Octuple Leader Chintithpit-mang’s breathing became shallow, fast.
He had been born in the year that Thuktun Flishithy rounded this world’s primary star. The Year Zero Herd had all been born within a couple of eight-days of each other — naturally — and that age group was closer than most. One and all, males and females, they were dissidents. They had no use for worlds.
Chintithpit-mang fiercely resented the Herdmaster’s splitting of the Year Zero Herd. He did not want to be here.

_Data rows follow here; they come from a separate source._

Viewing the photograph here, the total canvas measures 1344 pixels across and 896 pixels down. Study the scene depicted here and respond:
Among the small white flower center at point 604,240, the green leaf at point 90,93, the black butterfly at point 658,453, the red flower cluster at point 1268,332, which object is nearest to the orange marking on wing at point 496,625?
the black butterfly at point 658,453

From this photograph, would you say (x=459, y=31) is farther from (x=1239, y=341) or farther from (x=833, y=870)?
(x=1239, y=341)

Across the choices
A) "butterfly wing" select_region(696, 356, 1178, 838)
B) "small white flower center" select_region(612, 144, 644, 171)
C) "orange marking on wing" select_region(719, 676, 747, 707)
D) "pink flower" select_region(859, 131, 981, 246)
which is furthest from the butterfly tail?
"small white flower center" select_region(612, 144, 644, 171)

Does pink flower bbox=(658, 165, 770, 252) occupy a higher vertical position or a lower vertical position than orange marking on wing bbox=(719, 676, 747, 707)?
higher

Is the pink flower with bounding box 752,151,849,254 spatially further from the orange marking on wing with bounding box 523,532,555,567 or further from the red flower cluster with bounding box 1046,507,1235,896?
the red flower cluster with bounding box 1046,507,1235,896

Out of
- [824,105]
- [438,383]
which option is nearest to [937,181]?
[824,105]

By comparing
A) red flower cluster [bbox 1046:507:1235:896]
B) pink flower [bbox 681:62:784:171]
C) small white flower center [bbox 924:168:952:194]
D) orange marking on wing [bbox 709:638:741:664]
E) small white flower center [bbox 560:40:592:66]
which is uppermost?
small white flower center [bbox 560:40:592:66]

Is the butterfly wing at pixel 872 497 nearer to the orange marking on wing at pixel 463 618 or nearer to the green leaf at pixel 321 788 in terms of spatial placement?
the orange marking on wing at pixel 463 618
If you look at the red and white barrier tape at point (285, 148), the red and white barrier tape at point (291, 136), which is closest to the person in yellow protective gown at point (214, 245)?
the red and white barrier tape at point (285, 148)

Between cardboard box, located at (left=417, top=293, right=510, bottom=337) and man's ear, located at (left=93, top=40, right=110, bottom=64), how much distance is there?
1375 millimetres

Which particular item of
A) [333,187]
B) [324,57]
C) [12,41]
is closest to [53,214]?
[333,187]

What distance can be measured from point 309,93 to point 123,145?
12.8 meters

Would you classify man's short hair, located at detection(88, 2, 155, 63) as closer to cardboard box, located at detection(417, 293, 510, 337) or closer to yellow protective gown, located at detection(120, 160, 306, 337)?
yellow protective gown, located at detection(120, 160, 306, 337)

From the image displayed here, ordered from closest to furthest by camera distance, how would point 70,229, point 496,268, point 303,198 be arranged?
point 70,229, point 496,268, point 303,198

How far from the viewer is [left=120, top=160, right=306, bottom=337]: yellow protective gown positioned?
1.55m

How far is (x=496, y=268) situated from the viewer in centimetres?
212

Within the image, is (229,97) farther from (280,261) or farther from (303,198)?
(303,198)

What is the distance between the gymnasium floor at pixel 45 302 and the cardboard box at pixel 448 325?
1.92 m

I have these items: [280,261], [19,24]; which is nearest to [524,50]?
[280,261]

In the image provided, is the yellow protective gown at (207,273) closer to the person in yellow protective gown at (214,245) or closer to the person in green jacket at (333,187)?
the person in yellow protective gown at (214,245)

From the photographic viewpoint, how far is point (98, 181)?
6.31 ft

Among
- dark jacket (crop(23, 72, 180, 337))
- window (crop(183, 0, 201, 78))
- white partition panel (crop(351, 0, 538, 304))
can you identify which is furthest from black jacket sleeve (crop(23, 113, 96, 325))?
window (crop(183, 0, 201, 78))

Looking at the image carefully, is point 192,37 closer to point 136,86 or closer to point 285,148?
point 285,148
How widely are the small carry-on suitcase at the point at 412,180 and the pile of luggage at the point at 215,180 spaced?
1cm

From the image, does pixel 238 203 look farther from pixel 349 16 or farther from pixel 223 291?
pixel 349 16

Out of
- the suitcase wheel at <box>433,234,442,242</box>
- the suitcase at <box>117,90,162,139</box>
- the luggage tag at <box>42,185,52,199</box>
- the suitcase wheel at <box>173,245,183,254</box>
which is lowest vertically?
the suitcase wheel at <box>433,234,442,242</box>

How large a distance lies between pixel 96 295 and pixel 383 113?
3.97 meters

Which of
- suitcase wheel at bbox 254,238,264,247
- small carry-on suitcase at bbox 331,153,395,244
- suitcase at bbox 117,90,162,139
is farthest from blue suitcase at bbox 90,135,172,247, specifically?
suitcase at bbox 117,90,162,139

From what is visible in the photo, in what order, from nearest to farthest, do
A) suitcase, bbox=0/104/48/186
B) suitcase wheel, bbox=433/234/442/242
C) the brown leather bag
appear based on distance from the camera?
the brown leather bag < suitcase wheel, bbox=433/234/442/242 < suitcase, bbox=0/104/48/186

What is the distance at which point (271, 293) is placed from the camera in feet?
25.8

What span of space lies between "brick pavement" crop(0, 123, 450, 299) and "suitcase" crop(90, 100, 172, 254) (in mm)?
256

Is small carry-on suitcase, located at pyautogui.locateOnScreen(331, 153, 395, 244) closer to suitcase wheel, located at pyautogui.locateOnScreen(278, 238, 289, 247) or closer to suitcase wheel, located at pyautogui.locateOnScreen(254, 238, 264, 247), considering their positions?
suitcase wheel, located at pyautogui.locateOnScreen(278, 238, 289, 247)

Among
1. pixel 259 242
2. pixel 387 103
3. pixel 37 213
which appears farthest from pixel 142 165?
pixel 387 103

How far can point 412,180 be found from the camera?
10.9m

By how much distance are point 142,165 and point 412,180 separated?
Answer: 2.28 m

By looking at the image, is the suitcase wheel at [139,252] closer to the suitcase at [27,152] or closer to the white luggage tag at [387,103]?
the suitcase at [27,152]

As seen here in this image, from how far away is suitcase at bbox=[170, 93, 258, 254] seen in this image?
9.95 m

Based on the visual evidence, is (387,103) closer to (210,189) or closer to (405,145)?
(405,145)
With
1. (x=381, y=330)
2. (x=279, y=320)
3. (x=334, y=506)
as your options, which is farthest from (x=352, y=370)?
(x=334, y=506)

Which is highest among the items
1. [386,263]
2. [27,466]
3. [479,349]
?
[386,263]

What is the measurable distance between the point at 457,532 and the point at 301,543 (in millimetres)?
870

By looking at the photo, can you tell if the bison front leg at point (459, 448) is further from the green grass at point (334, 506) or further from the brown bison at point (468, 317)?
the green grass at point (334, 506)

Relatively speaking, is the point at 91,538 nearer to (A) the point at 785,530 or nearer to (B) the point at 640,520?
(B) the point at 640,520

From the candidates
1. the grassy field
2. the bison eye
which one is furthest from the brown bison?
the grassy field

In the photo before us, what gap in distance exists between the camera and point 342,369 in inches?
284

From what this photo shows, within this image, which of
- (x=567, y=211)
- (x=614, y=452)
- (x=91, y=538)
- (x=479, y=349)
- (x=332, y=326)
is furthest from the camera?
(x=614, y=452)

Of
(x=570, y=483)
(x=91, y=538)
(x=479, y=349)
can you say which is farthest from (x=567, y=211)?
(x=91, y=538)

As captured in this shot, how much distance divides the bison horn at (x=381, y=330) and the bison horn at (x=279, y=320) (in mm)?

The aft door cracked. Air hissed away. The bubbles grew taut. The door folded outward while the chamber filled with a thin singing: troposphere ripping at the digit ship. A line of bubbles streamed out, sixty-four fithp falling above the fluffy cloudscape. Another stream of bubbles followed them. Then — The Octuple Leader was first in line, of course.
Falling meant nothing to Chintithpit-mang. It was the buffeting that held him in terror. The survival bubbles dropped through the troposphere, slowing. The digit ship shrank to a dot … and presently began pulsing, accelerating, pushing itself back to orbit.
The buffeting increased. Thicker air. The shape of the land was taking on detail. There, the crater that was both landmark and first strike; beyond, the village that was their target. Chintithpit-mang watched the numbers dropping on his altimeter.
Now. He opened the zipper. Air puffed away. He crawled out of the fabric and let it fall away into the wind. The land was yellow and brown, crossed by a white line of road, and now was a good time to learn if his flexwing would open.
It popped out by itself, and dragged at the air, unfolding as pressurized gas filled the struts. His senses spun as blood tried to settle into his feet. The landing shoe on a hind foot had been jerked almost loose. He bent his head and stretched to adjust it; his digits would just reach that far.
The shoes prisoned his toes: big, clumsy platforms of foamed material that would flatten on impact so that the bones of his feet would not likewise flatten.